Death's other kingdom
Chapter 1
I had forgotten how flat the land was…and that on a clear day you could see all the way to Rustenburg. I watched a storm unfold on the horizon; the clouds devoured the emptiness and drew my eye onwards and upwards, it was the land of the Bushmen; it was its own world and I was just another traveller on my way to the mountain and the small town it held in its shadow. I’d been waiting in the middle of nowhere…with only a photograph for company when Jannie appeared and let me ride with him in his bakkie…I watched now…from the bakkie, as the round feet of the mountain loomed. He clicked his tongue; ran a wrinkled hand over his wrinkled face; a small wrinkled coloured man with misty grey eyes; his thick fingers on the steering wheel told of a life time of digging graves and burying the dead. I’d known him all my life and still believed he was a sorcerer because he lived alone in a shack on the outskirts of the graveyard and no one remembered when he’d arrived; only that he had always been there. Once, I thought I saw him change into a crow during that most dangerous time of the day between dusk and nightfall…and he was the one, all those years ago who had a premonition of Jon’s death. Strange that it was him that I should see first…because I had been thinking about death as I looked down at a photograph, soft from over handling. Everyone was dead now.

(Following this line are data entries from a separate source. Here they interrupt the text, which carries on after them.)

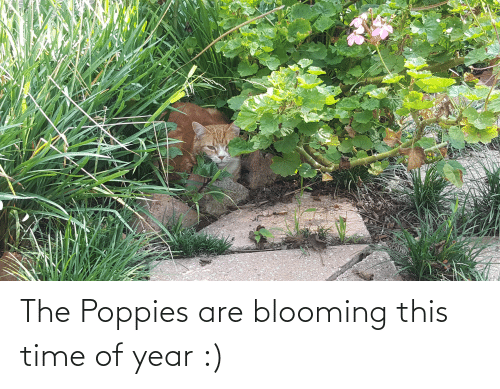 Poppies: The Poppies are blooming this time of year :)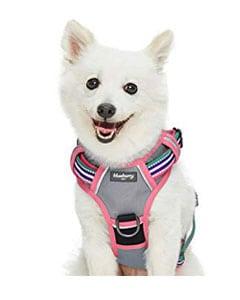 Perro pequeño con arnés
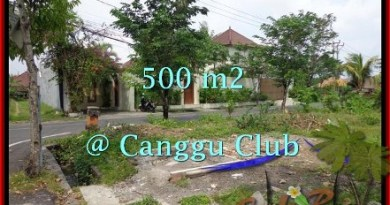Magnificent PROPERTY LAND IN Canggu Brawa BALI FOR SALE TJCG176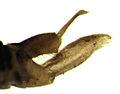 Ctenarytaina spatulata (male terminalia).jpg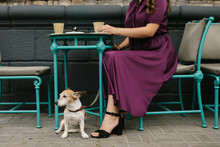 City Coffee With Pet. Elegant ...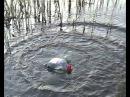 Ловля сомов на банки Fishing of catfishes on jar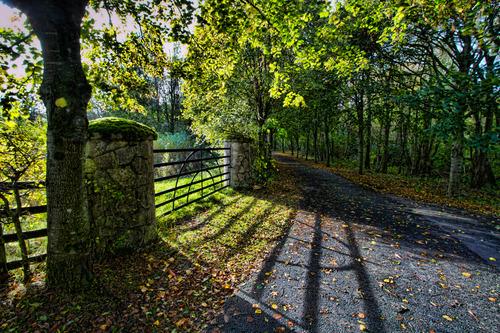 Peatlands Park in Autumn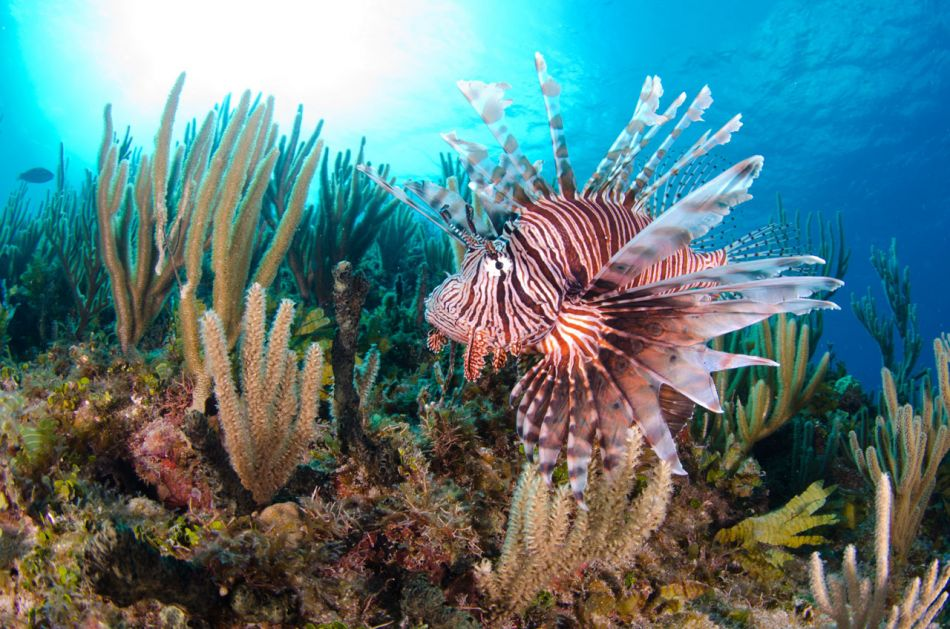 Lionfish Culling in Grand Cayman with Ocean Frontiers - Image 15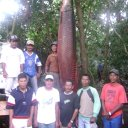 Foto de Pirarucu grande gigante recorde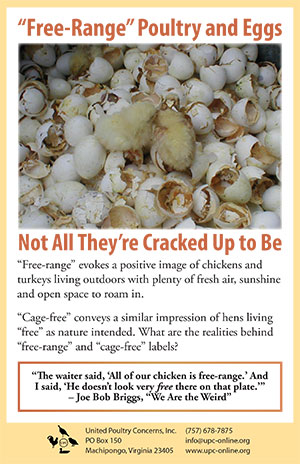 """Free-Range"" Poultry and Eggs: Not All They're Cracked Up ..."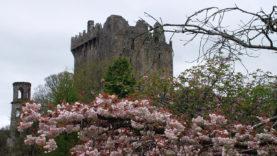 Blarney Castle (17)
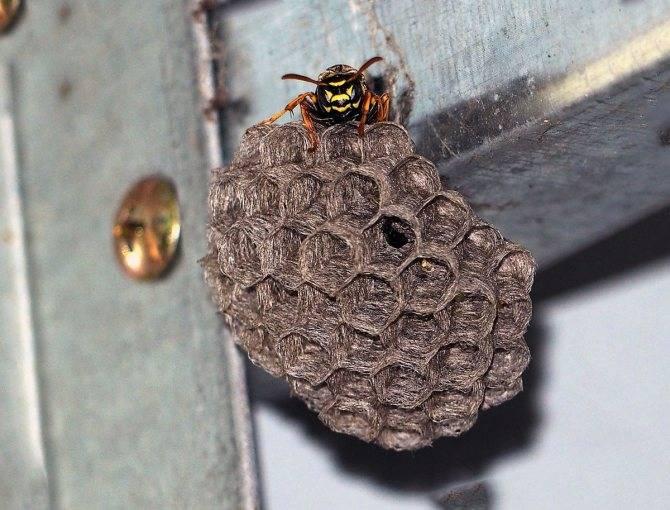 Как убрать осиное гнездо: способы уничтожить улей в доме или на даче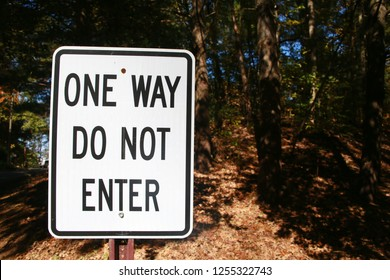 White One Way Do Not Enter Sign with Black Lettering in Front of Thick Foliage of Woods in a Clear Sunny Day in Burke, Virginia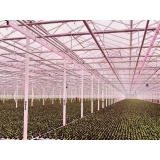 empresa de estruturas metálicas para estufas agrícolas Aricanduva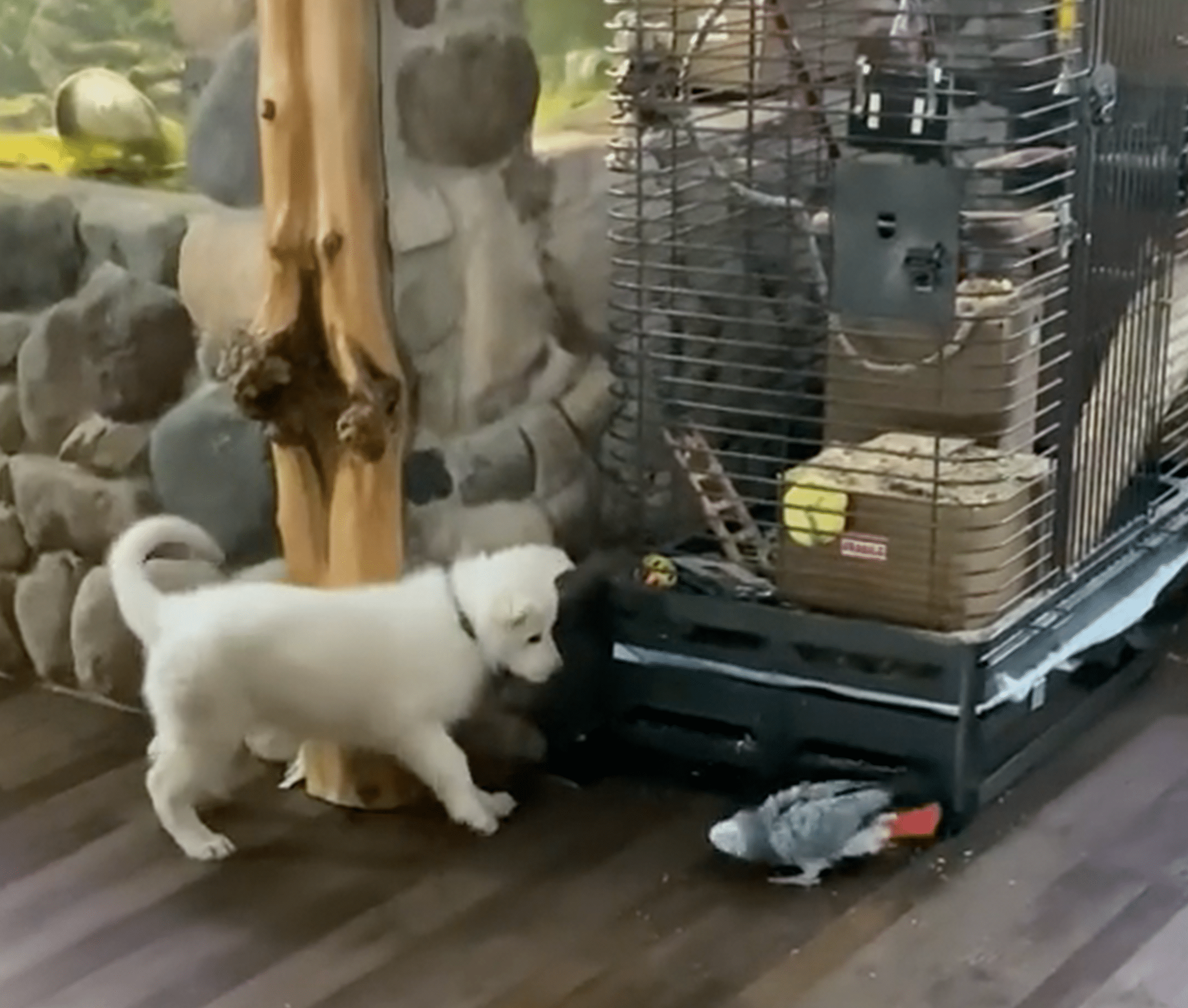 Stanley Genadek spending time with his pets between work.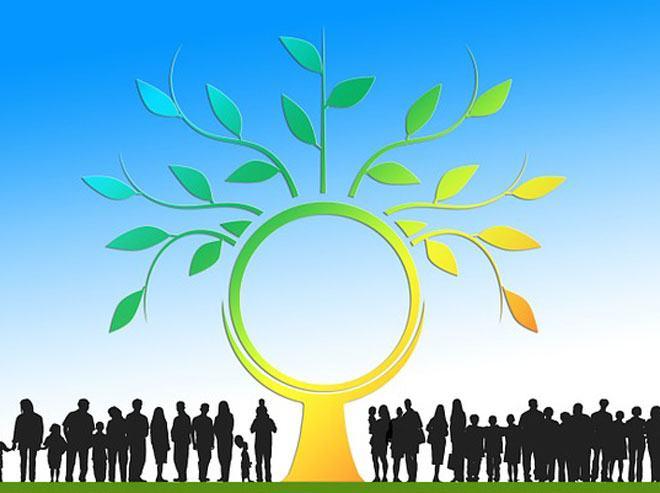 cursos de energias renovaveis onu gratuito
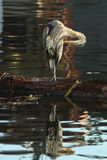 Great Blue Heron Stands On Log Hunting Royalty Free Stock Images
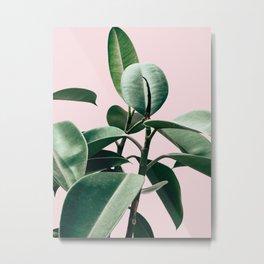 Plant, Green, Leaf, Pink, Minimal, Trendy decor, Interior, Wall art, Photo Art Print Metal Print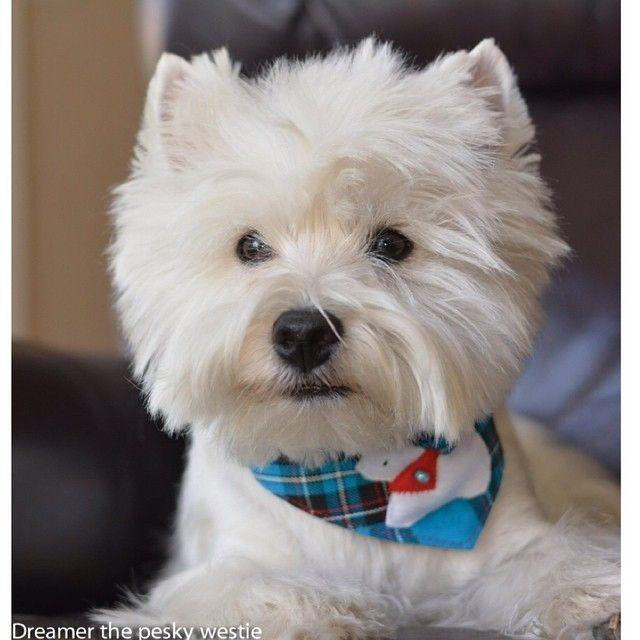 perrito supermono blanco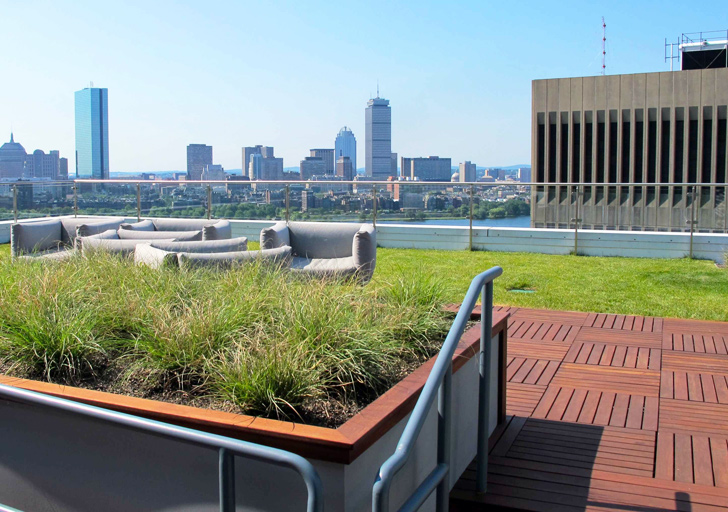 Need a Rooftop Farm? Call This Company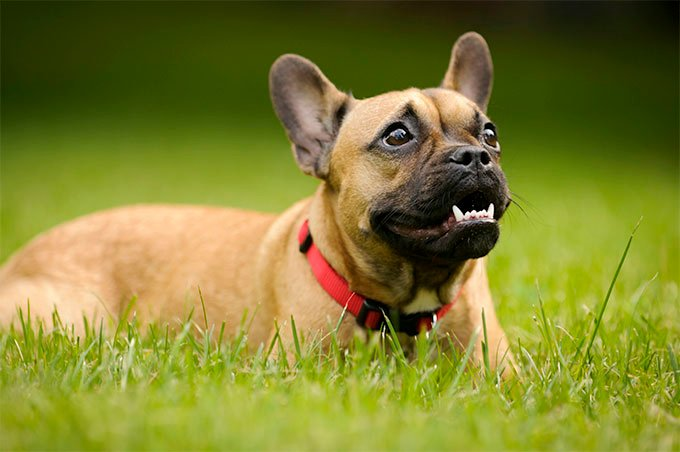 French Bulldog Dog Breed Picture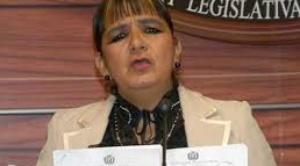 Senadora Gonzales presenta recurso de inconstitucionalidad contra la ley que fija fecha de elecciones 1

He wanted to know; why have you returned Ellentjie?
The crows cawed above filling up the silence. Inside my pocket the letter rustled and grew hot against my skin. The mountain looked smaller than I remembered; the road narrower. This place, I knew, had its own laws. Mother said; don’t ask for more than what you have…the truth is over-rated.
Jannie said; it’s still the same this place, nothing ever changes.
I had not been back for so long that I had forgotten the wind; it screamed at the sky and rocked our little bakkie. The letter was exactly ten years old; the ink almost completely faded.
We drove into the mountain’s shadow on a deserted road.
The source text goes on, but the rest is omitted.